Friedrich Merz ist als Kanzlerkandidat nicht mehr tragbar
Er war von Anfang an wahrlich nicht unumstritten, als er seinerzeit den Vorsitz der politischen
Interessengemeinschaft CDU übernahm, die einmal eine große Volkspartei gewesen war und jetzt
auf dem Weg nach unten dümpelte. Schließlich hatte er noch keine Wahl gewonnen, war aus der
Politik ausgeschieden und hatte ausgerechnet beim größten internationalen Finanzdienstleister (in
der Umgangssprache auch Heuschrecke genannt) angeheuert und dann von da aus Kurs auf das
Amt des Bundeskanzlers genommen.
Dass er sich seit seinem Sprung an die Spitze der angeblich christlichen demokratischen Union
treffsicher von einem Fettnapf in den nächsten bewegt hat, sorgt für zunehmende Unruhe in
seiner Partei. Einen Höhepunkt bildet dabei sein letztes Eintauchen in die Welt der Lügen, deren
sich sonst eher blau-braune Extreme von der rechten Front bedienen.
In einer TV-Sendung hatte Merz gesagt, 300.000 Personen in Deutschland seien
ausreisepflichtig, würden aber nicht ausreisen und die »volle Heilfürsorge bekommen«: „Die
sitzen beim Arzt und lassen sich die Zähne neu machen, und die deutschen Bürger nebendran
kriegen keine Termine.“
Was ihn zu der dreisten Unwahrheit getrieben hat, ist ganz offensichtlich selbst vielen
Mitgliedern seiner Partei nicht klar. Ranghöchster deutlicher Kritiker war der Vizechef des
CDU-Sozialflügels, Christian Bäumler.
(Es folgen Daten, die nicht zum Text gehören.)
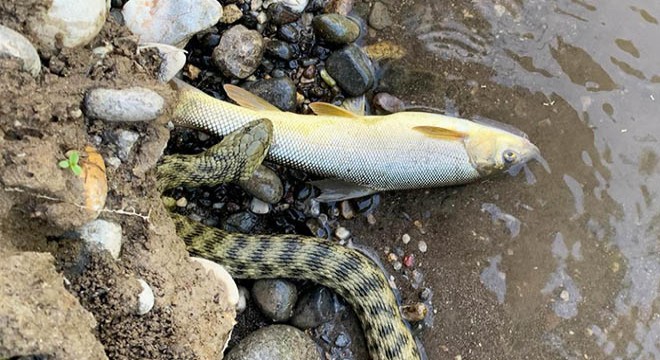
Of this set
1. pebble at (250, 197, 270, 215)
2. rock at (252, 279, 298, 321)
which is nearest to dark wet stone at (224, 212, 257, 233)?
pebble at (250, 197, 270, 215)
Er rief Merz dazu auf, seine Äußerungen zurückzunehmen
oder auf die (eh noch nicht festgelegte) Kanzlerkandidatur zu verzichten.
Auf das Verhalten von Merz passt, was Bertolt Brecht in seinem „Leben des Galilei“ absolut
zutreffend beschrieben hat: Wer die Wahrheit nicht weiß, der ist bloß ein Dummkopf. Wer die
Wahrheit kennt und sie eine Lüge nennt, der ist ein Verbrecher. Jetzt kann Friedrich Merz sich
aussuchen, was auf ihn zutrifft. Wenn er nur nicht gewusst hat, wie sich das mit Flüchtlingen
und der ärztlichen Versorgung verhält, dann ist er lediglich ein Dummkopf. Ansonsten trifft die
andere Benennung Brechts zu. Für das Kanzleramt disqualifiziert ihn die eine wie die andere
Annahme.
Das Vorstandmitglied der Linken Daphne Weber stellte Strafanzeige gegen Merz. „Der
Straftatbestand der Volksverhetzung, § 130 StGB, ist erfüllt, weil Herr Merz wissentlich
wesentliche Fakten ausgeblendet hat, um geflüchteten Menschen die Schuld für soziale Probleme
wie Wohnungsmangel oder unzureichende medizinische Versorgung zuzuschieben“, schreibt Weber
in ihrer Anzeige.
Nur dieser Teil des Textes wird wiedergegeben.